▶ _TO DO_:
Please reproduce the data word for word, starting at its first line and ending with the line containing "How many series does the legend of", including that line.

Saved entries:
▼▼▼

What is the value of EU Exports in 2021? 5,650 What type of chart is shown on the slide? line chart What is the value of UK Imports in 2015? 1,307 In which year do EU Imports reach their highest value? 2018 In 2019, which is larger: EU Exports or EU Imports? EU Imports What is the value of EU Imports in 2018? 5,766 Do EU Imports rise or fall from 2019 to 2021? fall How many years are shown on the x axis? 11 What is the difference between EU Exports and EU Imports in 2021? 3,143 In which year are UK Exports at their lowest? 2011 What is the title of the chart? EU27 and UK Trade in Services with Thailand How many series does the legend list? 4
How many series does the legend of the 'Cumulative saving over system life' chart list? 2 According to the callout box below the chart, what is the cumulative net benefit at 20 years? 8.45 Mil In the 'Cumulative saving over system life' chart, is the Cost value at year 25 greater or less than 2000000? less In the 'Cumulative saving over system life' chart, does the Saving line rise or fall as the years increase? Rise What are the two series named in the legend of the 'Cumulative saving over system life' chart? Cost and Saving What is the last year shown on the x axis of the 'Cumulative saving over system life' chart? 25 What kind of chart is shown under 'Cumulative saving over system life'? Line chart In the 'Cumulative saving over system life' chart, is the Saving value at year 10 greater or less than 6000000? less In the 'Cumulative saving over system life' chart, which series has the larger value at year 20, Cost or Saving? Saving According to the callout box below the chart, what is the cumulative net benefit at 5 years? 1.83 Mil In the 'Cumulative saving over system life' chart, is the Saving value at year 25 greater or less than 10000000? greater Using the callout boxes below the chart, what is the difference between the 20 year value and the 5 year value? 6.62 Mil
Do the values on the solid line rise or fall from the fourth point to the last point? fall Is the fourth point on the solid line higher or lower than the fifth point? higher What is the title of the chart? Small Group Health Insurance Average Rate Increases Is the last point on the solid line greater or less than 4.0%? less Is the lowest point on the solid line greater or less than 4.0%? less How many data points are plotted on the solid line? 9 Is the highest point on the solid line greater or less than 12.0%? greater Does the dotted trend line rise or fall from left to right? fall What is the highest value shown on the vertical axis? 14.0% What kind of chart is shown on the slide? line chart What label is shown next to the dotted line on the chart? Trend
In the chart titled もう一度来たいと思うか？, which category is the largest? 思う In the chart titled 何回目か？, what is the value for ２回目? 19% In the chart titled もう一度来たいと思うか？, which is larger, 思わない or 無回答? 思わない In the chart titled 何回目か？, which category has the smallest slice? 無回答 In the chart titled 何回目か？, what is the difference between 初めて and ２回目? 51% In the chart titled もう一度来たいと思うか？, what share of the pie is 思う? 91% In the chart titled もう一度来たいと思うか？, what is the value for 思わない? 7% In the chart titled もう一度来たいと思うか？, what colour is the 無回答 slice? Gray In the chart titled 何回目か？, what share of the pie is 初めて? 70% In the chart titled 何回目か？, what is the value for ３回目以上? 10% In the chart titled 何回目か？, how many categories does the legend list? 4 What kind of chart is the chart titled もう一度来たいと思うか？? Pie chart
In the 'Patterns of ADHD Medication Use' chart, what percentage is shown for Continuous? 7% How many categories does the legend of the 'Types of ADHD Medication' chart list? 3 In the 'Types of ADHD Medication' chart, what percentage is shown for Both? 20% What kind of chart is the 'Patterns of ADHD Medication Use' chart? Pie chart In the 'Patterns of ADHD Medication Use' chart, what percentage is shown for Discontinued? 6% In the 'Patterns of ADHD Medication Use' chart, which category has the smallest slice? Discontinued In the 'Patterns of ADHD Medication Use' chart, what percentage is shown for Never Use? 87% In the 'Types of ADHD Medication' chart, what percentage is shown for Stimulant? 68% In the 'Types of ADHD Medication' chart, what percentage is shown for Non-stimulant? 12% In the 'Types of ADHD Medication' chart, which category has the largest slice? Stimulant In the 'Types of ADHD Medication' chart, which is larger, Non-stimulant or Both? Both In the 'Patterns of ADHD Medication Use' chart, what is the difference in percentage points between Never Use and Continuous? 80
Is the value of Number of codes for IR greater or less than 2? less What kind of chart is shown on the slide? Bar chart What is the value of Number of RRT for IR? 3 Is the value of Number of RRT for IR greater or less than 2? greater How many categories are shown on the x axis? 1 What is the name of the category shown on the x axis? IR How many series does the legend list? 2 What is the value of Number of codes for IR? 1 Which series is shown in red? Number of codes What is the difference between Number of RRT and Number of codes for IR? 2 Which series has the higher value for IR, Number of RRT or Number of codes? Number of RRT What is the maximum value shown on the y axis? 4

▲▲▲

▶ _EXERCISE OUTPUT_:
What is the value of EU Exports in 2021? 5,650 What type of chart is shown on the slide? line chart What is the value of UK Imports in 2015? 1,307 In which year do EU Imports reach their highest value? 2018 In 2019, which is larger: EU Exports or EU Imports? EU Imports What is the value of EU Imports in 2018? 5,766 Do EU Imports rise or fall from 2019 to 2021? fall How many years are shown on the x axis? 11 What is the difference between EU Exports and EU Imports in 2021? 3,143 In which year are UK Exports at their lowest? 2011 What is the title of the chart? EU27 and UK Trade in Services with Thailand How many series does the legend list? 4
How many series does the legend of the 'Cumulative saving over system life' chart list? 2 According to the callout box below the chart, what is the cumulative net benefit at 20 years? 8.45 Mil In the 'Cumulative saving over system life' chart, is the Cost value at year 25 greater or less than 2000000? less In the 'Cumulative saving over system life' chart, does the Saving line rise or fall as the years increase? Rise What are the two series named in the legend of the 'Cumulative saving over system life' chart? Cost and Saving What is the last year shown on the x axis of the 'Cumulative saving over system life' chart? 25 What kind of chart is shown under 'Cumulative saving over system life'? Line chart In the 'Cumulative saving over system life' chart, is the Saving value at year 10 greater or less than 6000000? less In the 'Cumulative saving over system life' chart, which series has the larger value at year 20, Cost or Saving? Saving According to the callout box below the chart, what is the cumulative net benefit at 5 years? 1.83 Mil In the 'Cumulative saving over system life' chart, is the Saving value at year 25 greater or less than 10000000? greater Using the callout boxes below the chart, what is the difference between the 20 year value and the 5 year value? 6.62 Mil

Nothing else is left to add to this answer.